WORK TO COMPLETE: Each entry is to be printed again word for word.

-- THE INPUT follows --

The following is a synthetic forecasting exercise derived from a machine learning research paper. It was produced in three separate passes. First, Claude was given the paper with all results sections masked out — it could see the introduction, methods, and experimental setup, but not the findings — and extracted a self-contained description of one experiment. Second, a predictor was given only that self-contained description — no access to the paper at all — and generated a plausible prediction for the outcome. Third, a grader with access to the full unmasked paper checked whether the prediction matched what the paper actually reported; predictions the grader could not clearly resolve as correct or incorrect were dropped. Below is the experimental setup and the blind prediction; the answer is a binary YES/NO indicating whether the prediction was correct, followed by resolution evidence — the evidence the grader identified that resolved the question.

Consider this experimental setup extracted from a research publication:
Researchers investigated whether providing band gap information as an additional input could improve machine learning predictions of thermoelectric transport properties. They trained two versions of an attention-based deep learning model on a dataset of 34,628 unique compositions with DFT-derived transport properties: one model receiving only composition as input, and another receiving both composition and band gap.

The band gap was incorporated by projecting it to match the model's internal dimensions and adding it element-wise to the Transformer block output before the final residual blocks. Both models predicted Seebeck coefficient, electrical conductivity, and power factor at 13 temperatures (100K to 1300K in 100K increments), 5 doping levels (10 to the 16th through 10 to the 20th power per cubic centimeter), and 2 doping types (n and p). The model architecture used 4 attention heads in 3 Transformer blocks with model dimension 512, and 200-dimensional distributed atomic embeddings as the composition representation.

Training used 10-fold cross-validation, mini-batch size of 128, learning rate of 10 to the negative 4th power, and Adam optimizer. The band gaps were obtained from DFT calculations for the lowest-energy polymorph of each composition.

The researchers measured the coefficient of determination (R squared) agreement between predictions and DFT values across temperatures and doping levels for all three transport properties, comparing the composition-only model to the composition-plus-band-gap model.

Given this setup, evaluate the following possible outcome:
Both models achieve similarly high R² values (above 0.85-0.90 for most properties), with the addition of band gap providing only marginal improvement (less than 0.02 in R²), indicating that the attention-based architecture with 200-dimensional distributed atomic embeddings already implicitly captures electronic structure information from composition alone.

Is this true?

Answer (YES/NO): NO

-- THE INPUT concluded --

WRITTEN RESPONSE:
The following is a synthetic forecasting exercise derived from a machine learning research paper. It was produced in three separate passes. First, Claude was given the paper with all results sections masked out — it could see the introduction, methods, and experimental setup, but not the findings — and extracted a self-contained description of one experiment. Second, a predictor was given only that self-contained description — no access to the paper at all — and generated a plausible prediction for the outcome. Third, a grader with access to the full unmasked paper checked whether the prediction matched what the paper actually reported; predictions the grader could not clearly resolve as correct or incorrect were dropped. Below is the experimental setup and the blind prediction; the answer is a binary YES/NO indicating whether the prediction was correct, followed by resolution evidence — the evidence the grader identified that resolved the question.

Consider this experimental setup extracted from a research publication:
Researchers investigated whether providing band gap information as an additional input could improve machine learning predictions of thermoelectric transport properties. They trained two versions of an attention-based deep learning model on a dataset of 34,628 unique compositions with DFT-derived transport properties: one model receiving only composition as input, and another receiving both composition and band gap.

The band gap was incorporated by projecting it to match the model's internal dimensions and adding it element-wise to the Transformer block output before the final residual blocks. Both models predicted Seebeck coefficient, electrical conductivity, and power factor at 13 temperatures (100K to 1300K in 100K increments), 5 doping levels (10 to the 16th through 10 to the 20th power per cubic centimeter), and 2 doping types (n and p). The model architecture used 4 attention heads in 3 Transformer blocks with model dimension 512, and 200-dimensional distributed atomic embeddings as the composition representation.

Training used 10-fold cross-validation, mini-batch size of 128, learning rate of 10 to the negative 4th power, and Adam optimizer. The band gaps were obtained from DFT calculations for the lowest-energy polymorph of each composition.

The researchers measured the coefficient of determination (R squared) agreement between predictions and DFT values across temperatures and doping levels for all three transport properties, comparing the composition-only model to the composition-plus-band-gap model.

Given this setup, evaluate the following possible outcome:
Both models achieve similarly high R² values (above 0.85-0.90 for most properties), with the addition of band gap providing only marginal improvement (less than 0.02 in R²), indicating that the attention-based architecture with 200-dimensional distributed atomic embeddings already implicitly captures electronic structure information from composition alone.

Is this true?

Answer (YES/NO): NO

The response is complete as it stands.